:: Study text ::
*** Begin section ***

This was part of the announcement but I don't know that we mean with this. I couldn't find anything about this on the "What's New in MySQL 5.1" page. I assume this refers to the SHOW PROFILE patch from MySQL 5.0 community which is now in MySQL 5.1

Logging to tables:

This major feature is unfortunately so slow (30% + slowdown) that it's unusable for busy sites. Ref: Bug #30414: "Slowdown (related to logging) in 5.1.21 vs. 5.1.20". I assume this was why it was left out from the MySQL announcement of MySQL 5.1

Some general crashing/wrong data bugs (not all, just enough to prove a point):
  • Bug #40770 Server Crash when running with triggers including variable settings (rpl_sys)
  • Bug #37016 TRUNCATE TABLE removes some rows but not all
Most if not alll of the above are things that could and should be been fixed before 5.1 was declared as "GA". Note that this was just a short list of known bugs to prove a point. The real list of serious bugs is much longer. To know if a features is stable enough for your usage, please check the features you plan to use in the MySQL bugs system!

So what went wrong with MySQL 5.1 ?

This is surprisingly not because our developers don't do a good job. On the contrary we have an excellent dedicated team of developers that are very good in what they are doing. However, even an excellent team can't work if the conditions are not right.

Here follows some of the main reasons why MySQL development department again
got a quality problem with a GA release:
  • MySQL 5.1 was declared beta and RC way too early. The reason MySQL 5.1 was declared RC was not because we thought it was close to being GA, but because the MySQL manager in charge *wanted to get more people testing MySQL 5.1*. This didn't however help much, which is proved by the fact that it has taken us 14 months and 7 RC's before we could do the current "GA". This caused problems for developers as MySQL developers have not been able to do any larger changes in the source code since February 2006!
  • We have changed the release model so that instead of focusing on quality and features our release is now defined by timeliness and features. Quality is not regarded to be that important. To quote Mårten Mickos: "MySQL 5.1 will be release as GA in or before December because I say so". Mårten's reasons for this is that he needs something he can sell and a release marked "GA" is much easier to sell than a release marked "RC".
  • The MySQL core developers have been split into too many teams and only a small part of the core developers have been working on MySQL 5.1 to get the bugs fixed. Some of the core developers have also recently left the MySQL organization which is a serious issue as there is not many of of them.
  • Too many new developers without a thorough knowledge of the server have been put on the product trying to fix bugs. This in combined with a failing review process have introduced of a lot new bugs while trying to fix old bugs.
  • Bug fixing and development processes are not systematic and not persistent.
  • We have not been giving the MySQL community enough opportunities to test MySQL 5.1 (too few releases). The reason few releases was made was that if we would have done a release every month, as we have done in the past, we would have got 14 RC releases which would have looked silly and proved that the first RC was made too early. In addition, the MySQL current development model doesn't in practice allow the MySQL community to participate in the development of the MySQL server.

*** End section ***

:: Your tasks ::
#1 In the MySQL 5.1 text, restate the paragraph beginning "This is surprisingly not because" more briefly, keeping its main facts.
#2 Pick up the MySQL 5.1 text after its last sentence and continue it.

:: Source data ::
*** Begin section ***

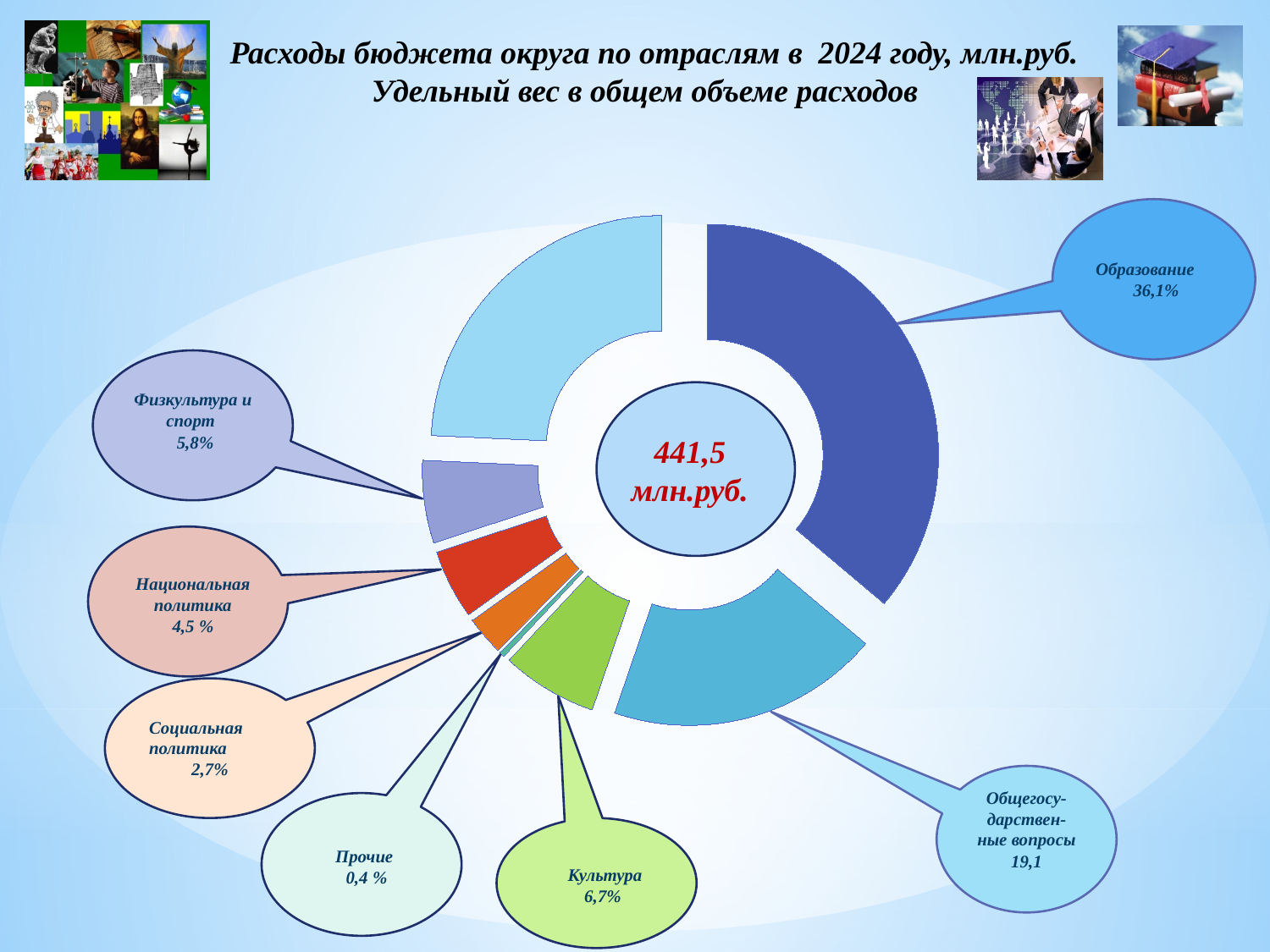
What is the share for Общегосударственные вопросы? 19,1 Which labelled sector has the largest share? Образование How many sectors are labelled with a name and share on the chart? 7 What share is shown for Культура? 6,7% Which is larger, the share for Национальная политика or for Социальная политика? Национальная политика What total amount is printed in the centre of the chart? 441,5 млн.руб. By how many percentage points does Образование exceed Общегосударственные вопросы? 17,0 What share of the budget expenditure goes to Образование? 36,1% What share is shown for Социальная политика? 2,7% What kind of chart is shown on the slide? Pie (doughnut) chart What share is shown for Физкультура и спорт? 5,8% Which labelled sector has the smallest share? Прочие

*** End section ***

:: Answers ::
#1 The trouble isn't the developers, who form an excellent, dedicated and highly skilled team. Even such a team can't work when the conditions aren't right.

#2
  • The MySQL organization doesn't have a release criteria for the MySQL server that is followed; Both the external one and the internal one have not been followed when it comes to declaring MySQL 5.1 as GA. You can read more about our release policy in Kaj's blog.
  • Internal QA on the MySQL server was started very late in the process. Now when the process have started to show results, the found bugs have largely being ignored as fixing these they would delayed the MySQL 5.1 GA date.
  • The MySQL server team have a bug fixing policy where a bug that has existed a long time has a lower priority 'because people know about them'. This is supposedly one of the reasons why the Bug#989 mentioned above has not been fixed.
One would have thought that MySQL AB (now the MySQL department at Sun) should have learned something from our too early release of MySQL 5.0 but unfortunately this is not the case. The main argument I have heard for why MySQL 5.1 was declared as GA now is that it's better than MySQL 5.0 was when it was declared as GA. In my opinion, this is not a good reason to declare something GA, especially as 5.0 GA was in terrible shape when it was released. What is worse is that the new features in MySQL 5.1 are of no better quality than new features in MySQL 5.0 was at the time MySQL 5.0 was declared GA.

What should then have been done before declaring MySQL GA ?

It's of course impossible to get all issues fixed, but we should at least have tried to ensure that all issues important to a lot of MySQL developers and MySQL users should have been discussed, fixed and/or addressed in a public manner! We should also never have a single serious crashing/wrong data bug in a GA release.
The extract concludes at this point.